虽然豫州境内不怎么太平,不过官府里还算安定平和。
小吏们按部就班地做好自己的工作,该查户籍的查户籍,该写文书的写文书,该算银钱的算银钱——直到黄琬一行人出现。
踢踢踏踏的脚步声阵阵,原本平静如死水的官府掀起躁动。
竹简匆匆合上,笔墨渐渐搁置,领导们悄悄探出头,小吏们挤眉弄眼,也跟着偷偷竖起耳朵。
自光武帝建武十八年罢州牧改刺史后,他们大汉朝已有整整146年没设过州牧一职了。
今岁陛下重置州牧,那绝对是历史性的一刻。因此谯县官府里每个人都卯足了劲儿,势要参与到这一刻中,看看新任州牧究竟有何种神通,才能在众位文武大臣中夺得头筹。
莫非是生了一副好皮囊?
难道能比他们荀主簿还好看不成?
围着的官兵四散而去,小吏们伸长脖子张大眼睛,随即又失望地收回去。
黄琬自然长得不差,就算最挑剔的人也得称他一句端正儒雅。只怪谯县官府的小吏们几乎日日都能见到荀主簿,眼睛早被绝世美颜养刁了,这样一比,州牧的脸就难免显得平淡了些。
“咦,”一名小吏拍拍同事,惊叹道:“你瞧,使君身旁站着的那个小乞丐倒是生得甚美,我看就是比荀主簿也不差!”
“小乞丐?”同事抬头看去,“哎呀呀,确是好俊的一张脸!只是仍旧比不得荀主簿!”
“哪里比不得?”小吏甲不同意他这说辞,这小乞丐穿得如此破烂却半点不减风姿,说是神仙下凡也不为过吧?
“就是比不得!”小吏乙死忠毒唯星星眼,荀主簿清秀通雅惊为天人,脸蛋身姿气质家世品格学识样样顶尖,哪是这个不知从什么犄角旮旯里冒出来的小乞丐能比得上的?
于是二人对着“小乞丐和荀主簿到底哪个更胜一筹”这一问题展开深切讨论,双方唇枪舌战唾沫横飞面容狰狞言辞激烈你来我往不甘落后,丝毫没有注意到大领导以及被辩论的主角之一已经走到自己的书案前。
谈道笙默默听了几句,越听越觉奇怪,她将扁担撂在地上,拧眉瞪眼叉腰怒喝:“说谁乞丐呢?!”

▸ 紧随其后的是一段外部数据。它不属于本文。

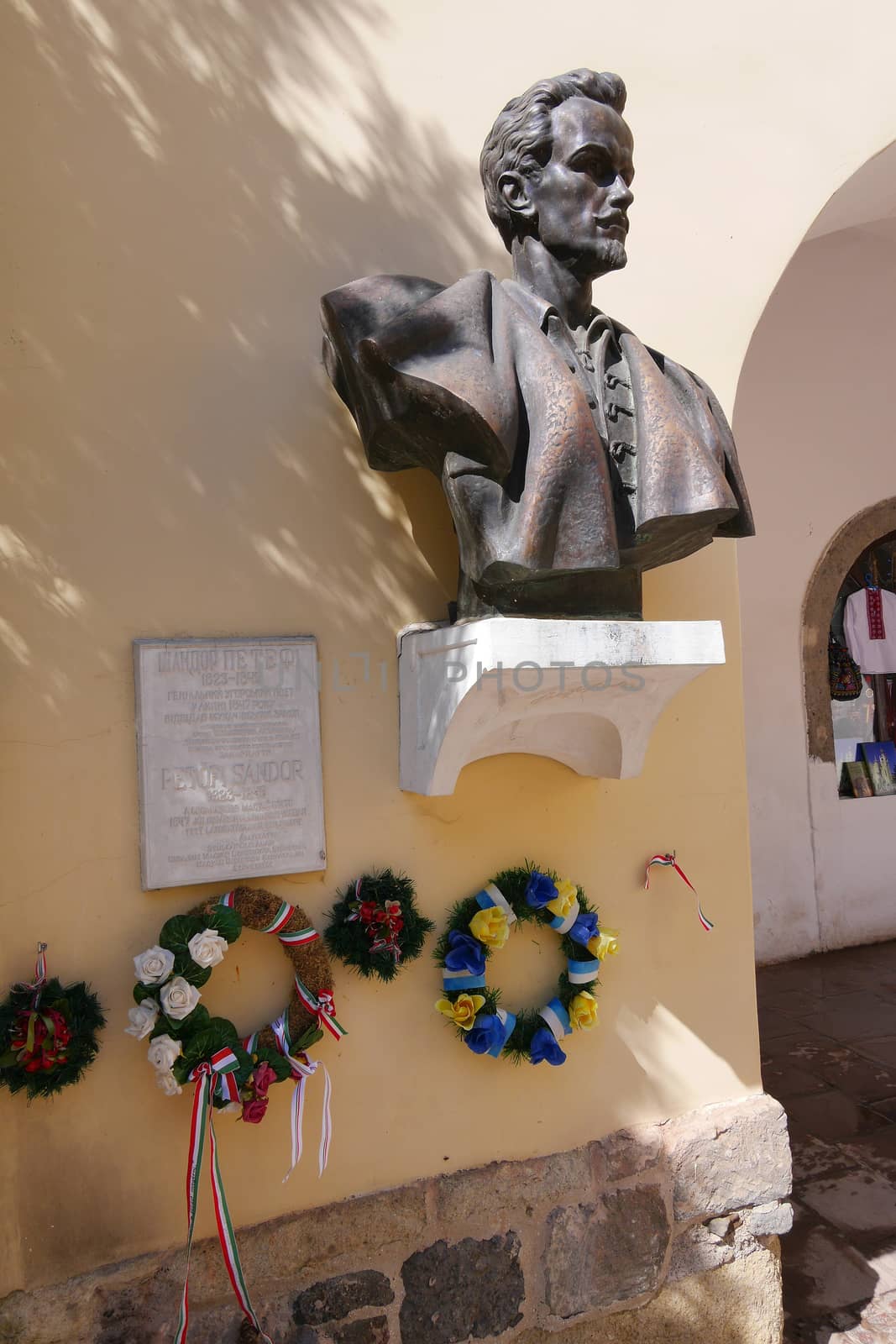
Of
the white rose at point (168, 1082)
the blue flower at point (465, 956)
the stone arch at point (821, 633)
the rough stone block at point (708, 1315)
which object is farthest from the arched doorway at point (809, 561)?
the white rose at point (168, 1082)

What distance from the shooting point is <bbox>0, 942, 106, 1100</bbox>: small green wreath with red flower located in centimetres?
148

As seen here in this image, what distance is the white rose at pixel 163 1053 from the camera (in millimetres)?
1539

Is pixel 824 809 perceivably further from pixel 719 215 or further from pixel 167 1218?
pixel 167 1218

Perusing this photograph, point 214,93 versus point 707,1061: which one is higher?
point 214,93

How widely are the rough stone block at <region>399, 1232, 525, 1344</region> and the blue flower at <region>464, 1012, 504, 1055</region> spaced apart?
1.34 feet

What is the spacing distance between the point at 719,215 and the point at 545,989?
186cm

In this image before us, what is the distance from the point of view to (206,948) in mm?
1561

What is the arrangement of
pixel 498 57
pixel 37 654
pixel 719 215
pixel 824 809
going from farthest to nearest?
pixel 824 809 → pixel 719 215 → pixel 498 57 → pixel 37 654

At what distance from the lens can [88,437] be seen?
167cm

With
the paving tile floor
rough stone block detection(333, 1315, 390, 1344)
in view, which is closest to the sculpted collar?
rough stone block detection(333, 1315, 390, 1344)

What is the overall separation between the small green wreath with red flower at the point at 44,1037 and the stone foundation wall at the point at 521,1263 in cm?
39

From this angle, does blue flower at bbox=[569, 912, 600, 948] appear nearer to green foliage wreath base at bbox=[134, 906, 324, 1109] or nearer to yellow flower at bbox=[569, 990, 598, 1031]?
yellow flower at bbox=[569, 990, 598, 1031]

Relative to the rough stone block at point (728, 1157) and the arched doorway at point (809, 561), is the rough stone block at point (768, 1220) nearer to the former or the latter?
the rough stone block at point (728, 1157)

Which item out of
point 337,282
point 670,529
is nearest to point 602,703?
point 670,529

她不过是穿得破旧了点儿,衣服上的补丁多了点儿,至于被当成乞丐吗?
谈道笙从这两个小吏手中接过沉甸甸的几贯钱,也不急着走了,干脆就坐在官府台阶上数钱。
她无比耐心地将麻绳上穿着的两千枚钱挨个拨过去,数完一遍还不够,要再数两遍、三遍……
“汝此为何意?”旁观的计吏吹胡子瞪眼,“官府又岂会少汝分毫!”
“诶,”黄琬伸手扯住他,“无妨,且让他数吧。”
“确是分毫不差,”谈道笙将钱装好,被幸福督促着露出微笑,“多谢使君啦!使君若无他事,小人就先告退啦!”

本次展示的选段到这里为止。